梁仲骁刚进来就看到谢玉惜放松的样子,脸上微带笑意。
谢玉惜点头:“阿鹤已经肯了,就看严姑娘。”
梁仲骁一点不担心,治好腿的梁鹤就是全天下最好的儿郎,不愁娶。
谢玉惜要是知道他心里所想,肯定要问:那梁虎呢?
不过用不着问,谢玉惜也看出来了,梁仲骁偏心,最偏香姐儿跟梁珠,其次是梁鹤,最后是梁虎……

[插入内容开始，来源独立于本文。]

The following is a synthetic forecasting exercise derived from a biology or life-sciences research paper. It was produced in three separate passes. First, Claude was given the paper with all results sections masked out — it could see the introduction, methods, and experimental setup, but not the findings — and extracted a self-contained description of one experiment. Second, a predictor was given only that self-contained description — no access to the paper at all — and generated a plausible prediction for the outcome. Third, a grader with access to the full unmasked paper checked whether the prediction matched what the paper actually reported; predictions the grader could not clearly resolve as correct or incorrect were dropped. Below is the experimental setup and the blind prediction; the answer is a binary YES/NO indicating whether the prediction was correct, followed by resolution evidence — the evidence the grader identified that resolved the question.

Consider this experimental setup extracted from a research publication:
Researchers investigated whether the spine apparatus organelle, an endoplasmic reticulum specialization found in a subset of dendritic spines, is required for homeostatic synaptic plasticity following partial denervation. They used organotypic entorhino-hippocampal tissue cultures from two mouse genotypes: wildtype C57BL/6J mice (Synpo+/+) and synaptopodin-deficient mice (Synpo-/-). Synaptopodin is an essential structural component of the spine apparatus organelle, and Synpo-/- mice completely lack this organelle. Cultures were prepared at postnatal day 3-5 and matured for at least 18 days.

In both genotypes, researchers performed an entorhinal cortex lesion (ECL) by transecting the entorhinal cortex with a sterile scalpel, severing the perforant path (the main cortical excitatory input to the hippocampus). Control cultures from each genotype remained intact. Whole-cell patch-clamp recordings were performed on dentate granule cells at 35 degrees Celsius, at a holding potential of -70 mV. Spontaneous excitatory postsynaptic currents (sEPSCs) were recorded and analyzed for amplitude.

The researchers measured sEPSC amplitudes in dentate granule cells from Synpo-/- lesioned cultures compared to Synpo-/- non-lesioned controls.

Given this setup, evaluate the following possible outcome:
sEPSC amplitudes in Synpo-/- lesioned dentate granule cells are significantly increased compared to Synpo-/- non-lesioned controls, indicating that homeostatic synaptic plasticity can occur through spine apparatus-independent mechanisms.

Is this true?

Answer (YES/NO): NO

谢玉惜摸摸鼻尖,决定装聋作哑,这种事,怎么好叫阿虎知道。
京兆尹受理了肖家的状纸。
京兆府尹,非人精不能在这个位置上安安稳稳坐着。
刚开始拿到肖家的状纸,府尹也很纠结要不要受理,直到收到了某种指引,仿佛焕发着黄色的真龙之光,他懂了,肖家有冤,有冤就必须平!
肖家的案子,很快全城皆知,公堂之上,蒋大夫又一次演示了那种毒,还是用怀孕的母兔子。
“各位大人请看,这种毒药吃下去之后几乎不影响脉象,但是三个月产妇就会死掉,仿佛是难产大出血,实则是因为中毒。”
这是蒋大夫事后不知道杀了多少只动物,剖开了身体,才发现真的有毒可以让孕妇神不知鬼不觉中毒。
京兆尹虽然得到了来自上面的暗示,但也必须讲公平,就让太医院的太医过来验毒。
兔子喝下去的水,的确有毒,若不仔细分辨,确实不能辨别出来,但也不是完全没有验证的方法。
蒋大夫已经将如何验证此毒的方法都钻研了出来。